I recently found out I have diabetes in the last 24 hours and I am falling apart. I am in disbelief and scared and confused. It seems like so much information that all I can do is cry right now. I can't believe it would hapen to me, i recently gained weight and finally got back into working out and went ot the doctor to get a check up. Even though I started working out and ecxited about the 30 pounds I have lost I got this huge blow about being diabetic. I was told my A1C was 12. What makes it worse is i feel like this is a death sentence, I am about to get married and graduate college and I get this devistating blow. I am 25 years old. I can't even see a point of going on. I know people say they have been able to get off medication/insulin and control their diabetes, I want that so bad.

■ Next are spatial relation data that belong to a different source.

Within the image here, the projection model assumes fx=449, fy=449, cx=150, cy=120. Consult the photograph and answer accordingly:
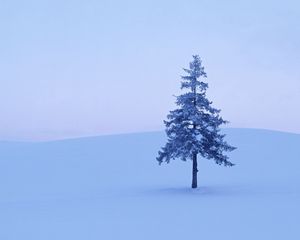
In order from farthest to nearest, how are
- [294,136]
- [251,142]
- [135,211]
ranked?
[294,136] < [251,142] < [135,211]

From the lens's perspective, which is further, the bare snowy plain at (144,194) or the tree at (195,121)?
the tree at (195,121)

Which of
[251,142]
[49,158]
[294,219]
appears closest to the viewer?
[294,219]

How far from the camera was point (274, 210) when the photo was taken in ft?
69.2

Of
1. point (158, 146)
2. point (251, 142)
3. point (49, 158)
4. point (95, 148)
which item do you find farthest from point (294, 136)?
point (49, 158)

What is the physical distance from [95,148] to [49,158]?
7922 mm

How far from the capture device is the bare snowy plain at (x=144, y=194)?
17.9 metres

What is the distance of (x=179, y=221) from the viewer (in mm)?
19250

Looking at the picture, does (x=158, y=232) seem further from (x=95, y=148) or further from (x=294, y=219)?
(x=95, y=148)

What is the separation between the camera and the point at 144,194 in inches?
1214

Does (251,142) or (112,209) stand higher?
(251,142)

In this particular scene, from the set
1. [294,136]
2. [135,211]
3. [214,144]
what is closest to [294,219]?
[135,211]

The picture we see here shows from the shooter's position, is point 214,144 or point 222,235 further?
point 214,144

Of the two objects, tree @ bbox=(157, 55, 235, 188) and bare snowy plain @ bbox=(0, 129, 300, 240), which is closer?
bare snowy plain @ bbox=(0, 129, 300, 240)

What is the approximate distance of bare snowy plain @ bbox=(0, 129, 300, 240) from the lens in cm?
1786
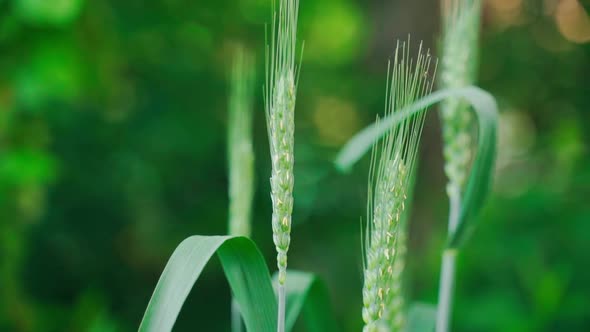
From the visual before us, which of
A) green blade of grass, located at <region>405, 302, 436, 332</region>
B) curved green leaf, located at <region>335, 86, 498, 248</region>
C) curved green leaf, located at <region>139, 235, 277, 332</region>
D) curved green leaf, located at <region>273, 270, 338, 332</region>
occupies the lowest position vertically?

I don't want this life sentence. I am so depressed. Everything seems so hard, I am scared to make a mistake, I wonder if i need to worry about losing my feet, and everything else. There seems like nothing positive. I need help, despriately. I hadn't felt sick, I actually felt better lately since I have been excercising. I feel like why me, why now, I am just about to start my life na dI can't even find the stength to get out af bed.
Lost in SA



Diabetes is not a death sentence. Losing weight by eating healthy and exercising means you're already going down the right path. Diabetic complications such as amputations do not happen overnight. You do not need to worry about mistakes. You just need to take it one step at a time. You do need to talk to your doctor or a diabetic educator about steps to take. I would look for a diabetes support group in your area you can learn a lot from your fellow diabetic type 2s.